> [Data listing]:
☆ ☆ ☆
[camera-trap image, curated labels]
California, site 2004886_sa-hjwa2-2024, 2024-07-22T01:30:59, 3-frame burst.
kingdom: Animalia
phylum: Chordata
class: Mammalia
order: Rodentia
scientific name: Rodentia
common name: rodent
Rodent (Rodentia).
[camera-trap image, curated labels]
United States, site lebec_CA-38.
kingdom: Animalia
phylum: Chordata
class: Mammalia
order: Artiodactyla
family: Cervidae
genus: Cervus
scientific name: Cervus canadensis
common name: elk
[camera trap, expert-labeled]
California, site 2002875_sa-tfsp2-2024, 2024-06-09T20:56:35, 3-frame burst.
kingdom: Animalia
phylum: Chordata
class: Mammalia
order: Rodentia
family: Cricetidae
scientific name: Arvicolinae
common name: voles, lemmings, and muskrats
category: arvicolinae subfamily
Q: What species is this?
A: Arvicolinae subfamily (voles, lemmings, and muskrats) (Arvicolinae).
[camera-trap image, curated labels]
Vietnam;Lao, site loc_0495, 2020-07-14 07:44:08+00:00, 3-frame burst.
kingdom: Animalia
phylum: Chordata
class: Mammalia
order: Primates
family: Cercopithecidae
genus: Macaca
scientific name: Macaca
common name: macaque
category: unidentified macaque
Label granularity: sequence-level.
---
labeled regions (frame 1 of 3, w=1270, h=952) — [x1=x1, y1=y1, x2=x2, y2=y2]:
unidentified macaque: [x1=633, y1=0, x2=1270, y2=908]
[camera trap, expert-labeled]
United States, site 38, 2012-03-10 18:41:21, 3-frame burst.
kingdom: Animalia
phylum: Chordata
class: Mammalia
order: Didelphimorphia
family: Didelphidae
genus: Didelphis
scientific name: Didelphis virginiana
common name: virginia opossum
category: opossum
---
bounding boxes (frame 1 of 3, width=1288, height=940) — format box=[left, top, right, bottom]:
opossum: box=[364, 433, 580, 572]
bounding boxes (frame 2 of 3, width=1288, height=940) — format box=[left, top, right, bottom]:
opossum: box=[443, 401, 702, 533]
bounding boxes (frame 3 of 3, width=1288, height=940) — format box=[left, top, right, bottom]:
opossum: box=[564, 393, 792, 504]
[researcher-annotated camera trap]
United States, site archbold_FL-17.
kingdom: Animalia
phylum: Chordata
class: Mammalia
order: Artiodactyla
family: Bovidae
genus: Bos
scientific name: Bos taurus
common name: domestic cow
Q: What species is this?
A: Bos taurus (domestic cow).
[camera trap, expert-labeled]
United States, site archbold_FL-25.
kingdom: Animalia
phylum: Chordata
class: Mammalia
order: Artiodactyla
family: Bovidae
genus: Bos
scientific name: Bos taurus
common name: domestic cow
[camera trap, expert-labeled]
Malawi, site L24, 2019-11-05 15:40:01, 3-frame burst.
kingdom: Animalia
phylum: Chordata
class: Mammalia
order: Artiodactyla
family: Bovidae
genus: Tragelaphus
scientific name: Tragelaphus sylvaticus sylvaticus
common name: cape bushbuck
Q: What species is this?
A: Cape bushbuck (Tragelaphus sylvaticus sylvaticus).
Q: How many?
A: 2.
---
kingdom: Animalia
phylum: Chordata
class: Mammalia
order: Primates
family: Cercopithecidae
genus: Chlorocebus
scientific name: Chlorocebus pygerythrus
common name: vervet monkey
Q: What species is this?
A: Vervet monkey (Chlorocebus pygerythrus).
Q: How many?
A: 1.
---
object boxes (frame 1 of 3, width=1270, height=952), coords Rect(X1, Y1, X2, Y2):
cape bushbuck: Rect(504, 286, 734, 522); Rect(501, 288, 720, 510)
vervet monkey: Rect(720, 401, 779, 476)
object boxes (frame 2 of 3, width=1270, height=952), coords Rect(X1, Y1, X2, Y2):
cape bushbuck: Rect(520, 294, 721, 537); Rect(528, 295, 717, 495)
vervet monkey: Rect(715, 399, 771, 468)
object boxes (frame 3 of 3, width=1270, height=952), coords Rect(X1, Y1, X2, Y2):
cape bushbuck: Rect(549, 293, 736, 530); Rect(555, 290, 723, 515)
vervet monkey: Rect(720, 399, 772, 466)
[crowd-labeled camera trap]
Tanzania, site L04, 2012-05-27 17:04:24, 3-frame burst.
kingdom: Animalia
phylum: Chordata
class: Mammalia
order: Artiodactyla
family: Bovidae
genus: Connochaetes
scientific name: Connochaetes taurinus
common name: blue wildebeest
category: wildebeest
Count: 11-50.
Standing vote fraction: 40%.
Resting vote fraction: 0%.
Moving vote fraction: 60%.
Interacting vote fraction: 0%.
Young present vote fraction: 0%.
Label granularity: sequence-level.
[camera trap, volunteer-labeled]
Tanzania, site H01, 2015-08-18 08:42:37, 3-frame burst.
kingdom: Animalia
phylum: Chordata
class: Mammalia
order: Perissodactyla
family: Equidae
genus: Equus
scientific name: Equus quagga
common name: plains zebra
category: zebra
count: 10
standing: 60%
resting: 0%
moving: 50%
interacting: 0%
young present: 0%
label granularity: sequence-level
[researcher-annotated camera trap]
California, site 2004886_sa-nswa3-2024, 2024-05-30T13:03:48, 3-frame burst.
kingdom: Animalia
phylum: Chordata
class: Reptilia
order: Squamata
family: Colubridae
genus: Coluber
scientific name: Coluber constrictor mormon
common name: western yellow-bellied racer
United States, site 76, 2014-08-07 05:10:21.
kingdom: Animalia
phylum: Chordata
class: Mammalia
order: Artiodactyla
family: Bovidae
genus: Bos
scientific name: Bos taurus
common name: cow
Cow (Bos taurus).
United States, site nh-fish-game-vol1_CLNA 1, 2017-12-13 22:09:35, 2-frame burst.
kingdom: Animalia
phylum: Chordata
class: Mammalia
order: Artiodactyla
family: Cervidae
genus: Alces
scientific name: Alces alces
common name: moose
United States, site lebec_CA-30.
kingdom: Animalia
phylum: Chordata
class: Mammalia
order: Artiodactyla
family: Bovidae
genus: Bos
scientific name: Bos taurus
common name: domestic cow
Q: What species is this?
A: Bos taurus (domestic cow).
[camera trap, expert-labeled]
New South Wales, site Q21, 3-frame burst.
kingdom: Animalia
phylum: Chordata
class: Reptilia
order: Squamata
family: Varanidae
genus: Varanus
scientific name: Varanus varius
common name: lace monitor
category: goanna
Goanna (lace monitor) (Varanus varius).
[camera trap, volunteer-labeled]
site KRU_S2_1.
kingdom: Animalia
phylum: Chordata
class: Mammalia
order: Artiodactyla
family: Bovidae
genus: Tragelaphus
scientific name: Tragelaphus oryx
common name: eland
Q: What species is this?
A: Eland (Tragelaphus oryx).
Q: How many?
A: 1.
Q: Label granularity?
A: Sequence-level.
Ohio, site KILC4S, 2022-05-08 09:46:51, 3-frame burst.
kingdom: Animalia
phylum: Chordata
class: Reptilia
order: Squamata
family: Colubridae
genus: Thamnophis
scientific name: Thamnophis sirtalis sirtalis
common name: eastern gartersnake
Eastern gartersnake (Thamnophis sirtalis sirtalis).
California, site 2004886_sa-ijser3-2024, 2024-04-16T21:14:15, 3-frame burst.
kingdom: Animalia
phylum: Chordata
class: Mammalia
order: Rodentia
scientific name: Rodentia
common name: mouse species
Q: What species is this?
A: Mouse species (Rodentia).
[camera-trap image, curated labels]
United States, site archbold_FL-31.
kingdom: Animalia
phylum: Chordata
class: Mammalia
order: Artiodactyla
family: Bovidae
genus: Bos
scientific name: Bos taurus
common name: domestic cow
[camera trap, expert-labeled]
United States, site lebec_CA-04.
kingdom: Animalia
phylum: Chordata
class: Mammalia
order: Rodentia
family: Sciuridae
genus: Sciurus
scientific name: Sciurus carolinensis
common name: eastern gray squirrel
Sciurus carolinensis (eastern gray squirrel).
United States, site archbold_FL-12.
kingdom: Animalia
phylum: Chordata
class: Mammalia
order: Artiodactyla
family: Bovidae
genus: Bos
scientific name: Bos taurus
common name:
☆ ☆ ☆
> [Your instructions]: From the material above, copy exactly the lines between the line holding "scientific name: Cervus canadensis" and the line holding "scientific name: Arvicolinae", inclusive, and only those.

> [Answer box]:
scientific name: Cervus canadensis
common name: elk
[camera trap, expert-labeled]
California, site 2002875_sa-tfsp2-2024, 2024-06-09T20:56:35, 3-frame burst.
kingdom: Animalia
phylum: Chordata
class: Mammalia
order: Rodentia
family: Cricetidae
scientific name: Arvicolinae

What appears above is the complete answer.